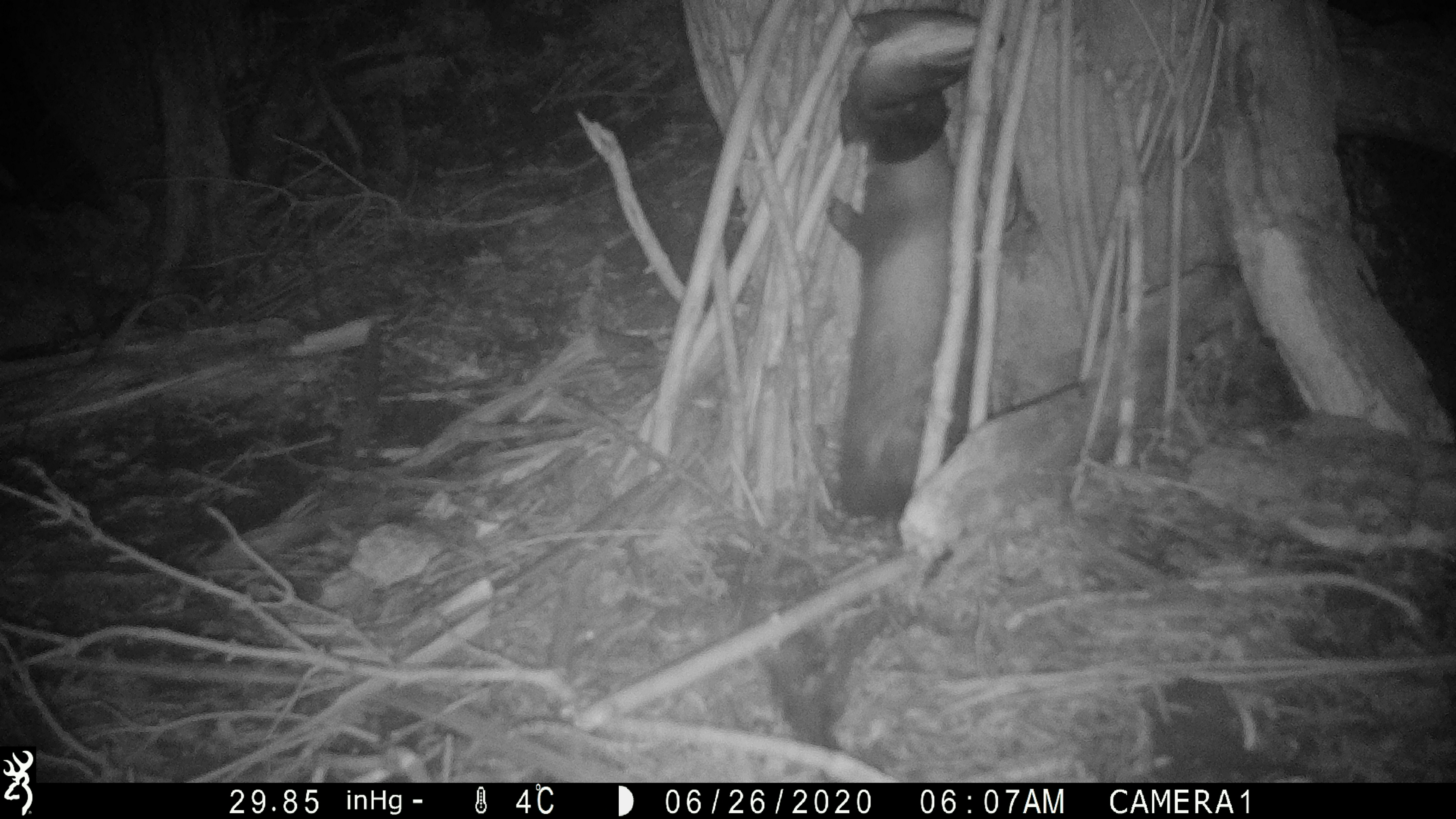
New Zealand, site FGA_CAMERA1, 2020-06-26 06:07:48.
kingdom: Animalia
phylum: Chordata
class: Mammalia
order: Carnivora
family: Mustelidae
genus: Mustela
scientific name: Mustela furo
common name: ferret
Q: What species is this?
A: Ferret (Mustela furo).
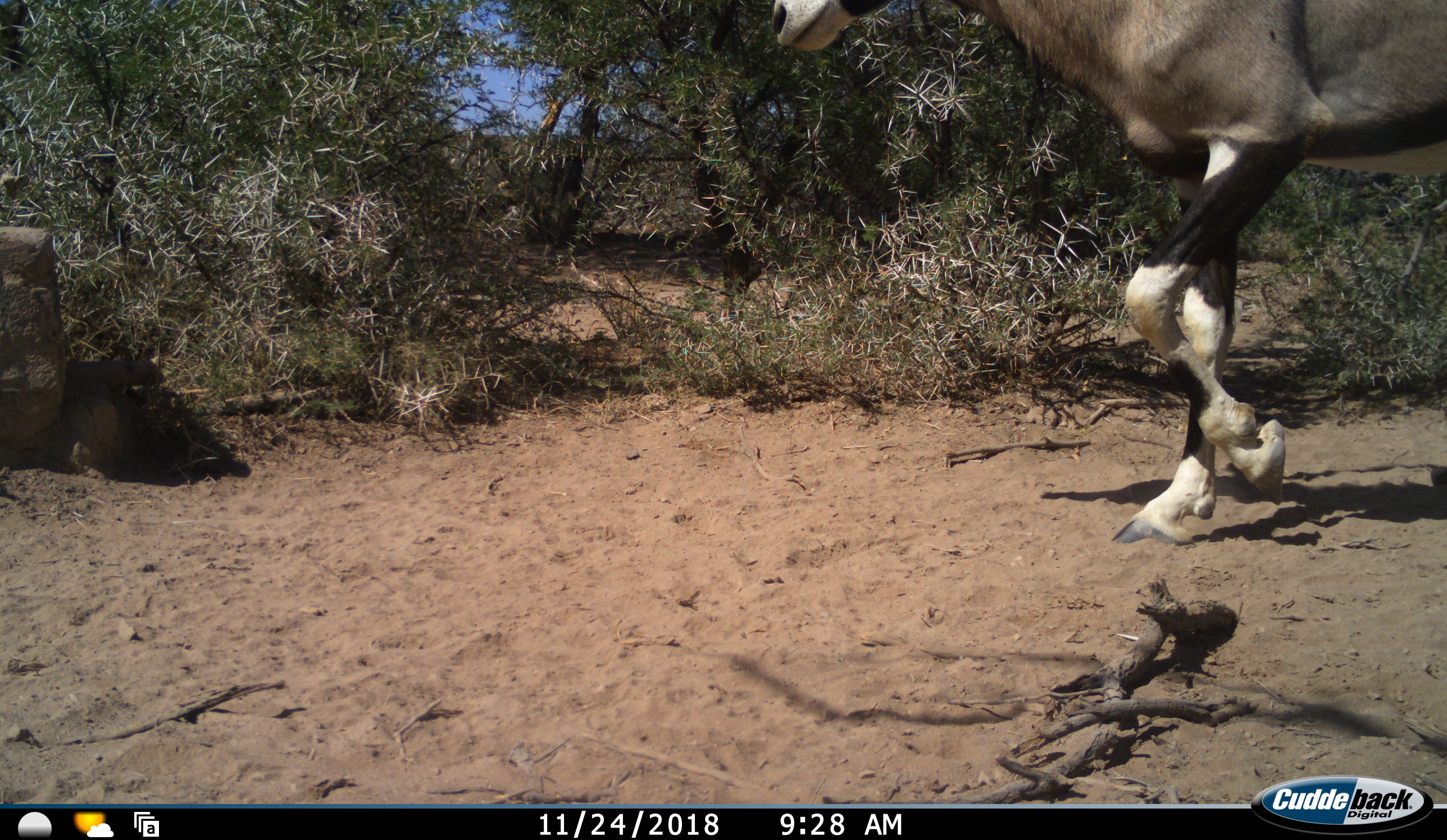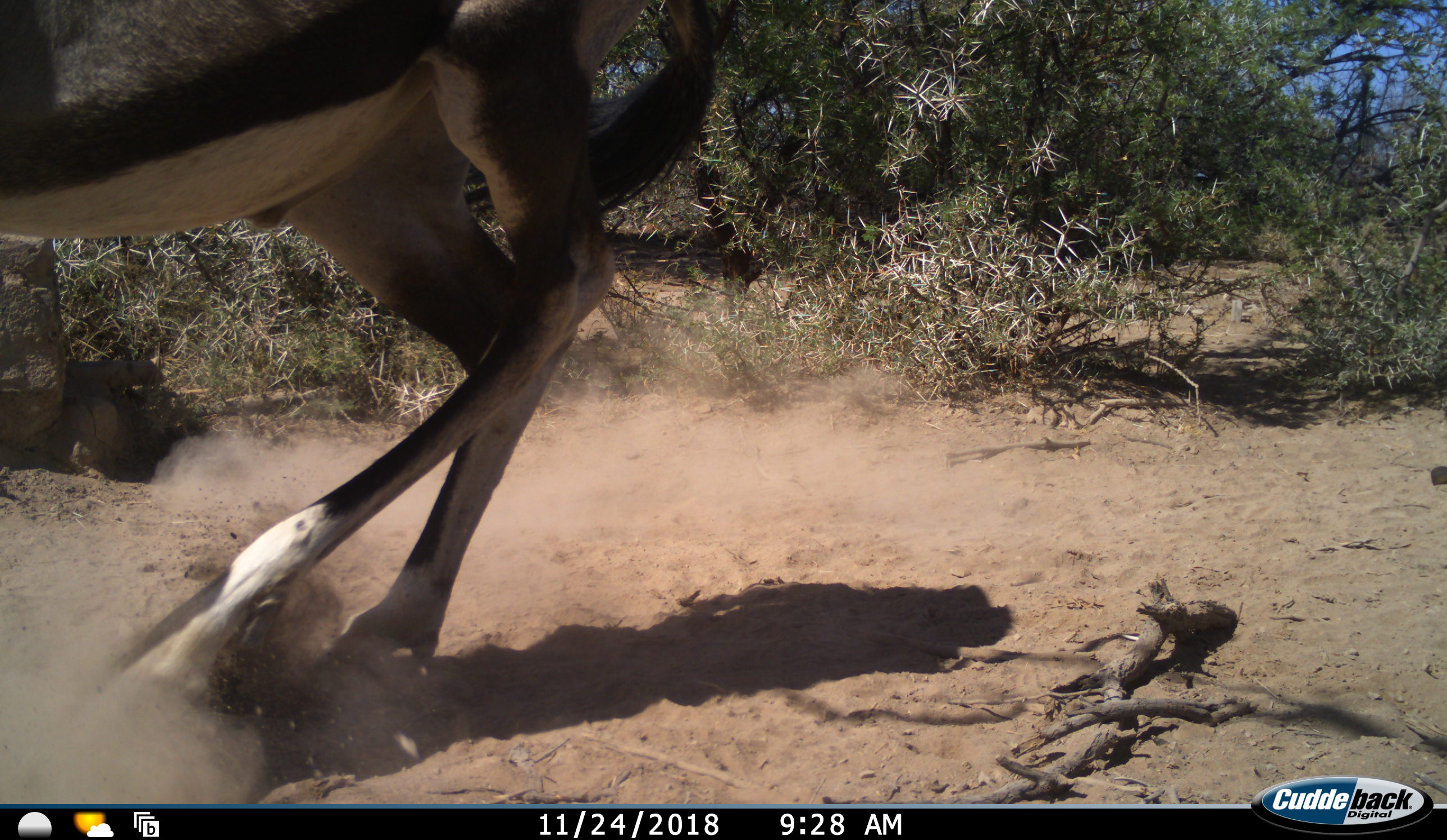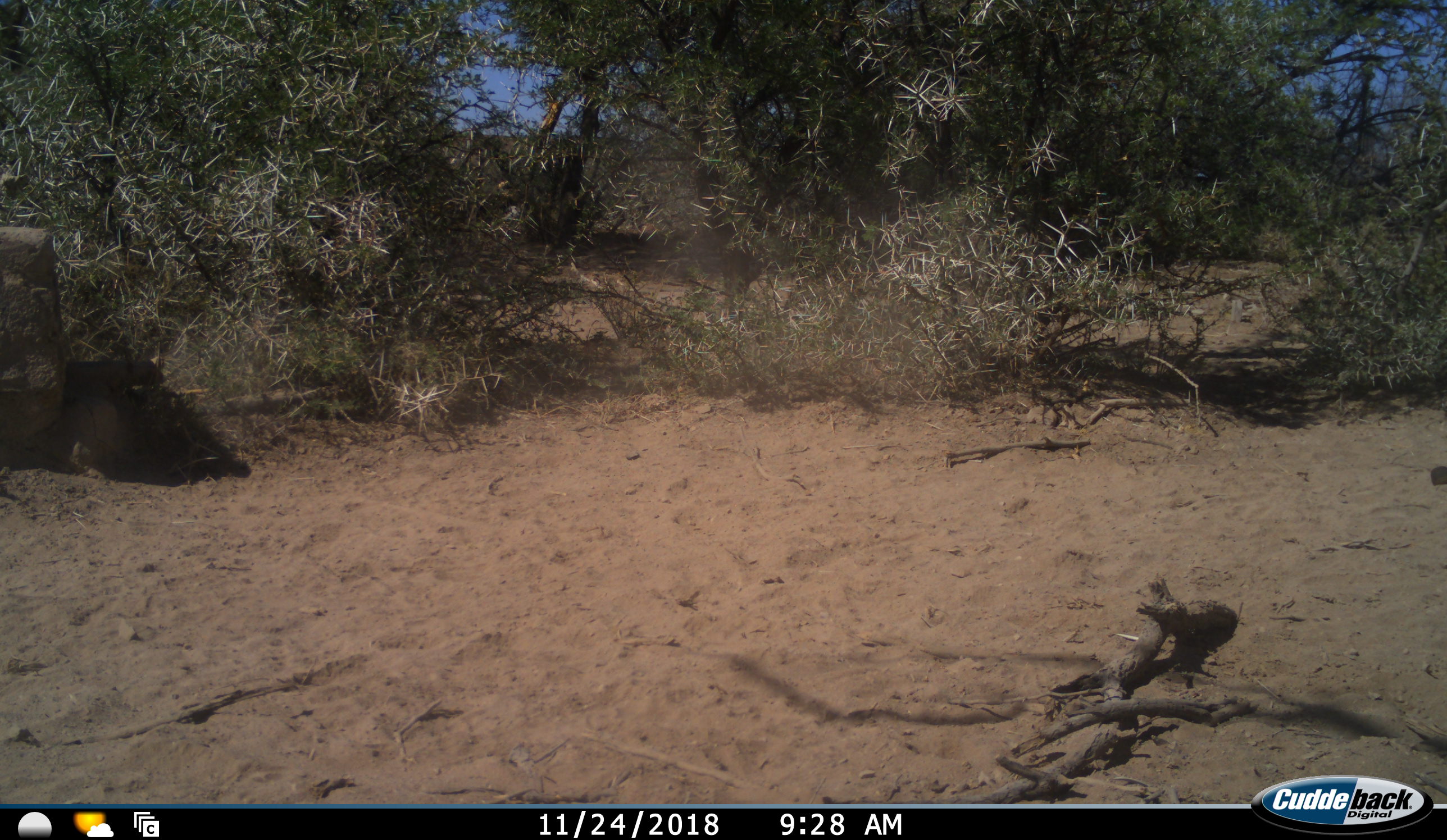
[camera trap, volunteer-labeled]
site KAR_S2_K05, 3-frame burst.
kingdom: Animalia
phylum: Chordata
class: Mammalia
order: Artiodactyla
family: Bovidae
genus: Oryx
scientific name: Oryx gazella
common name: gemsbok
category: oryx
*****
= Work request =
Copy exactly, and only, the lines from the line containing "site KAR_S2_K05, 3-frame burst." to the end of the listing, with both ends included.

= Solution below =
site KAR_S2_K05, 3-frame burst.
kingdom: Animalia
phylum: Chordata
class: Mammalia
order: Artiodactyla
family: Bovidae
genus: Oryx
scientific name: Oryx gazella
common name: gemsbok
category: oryx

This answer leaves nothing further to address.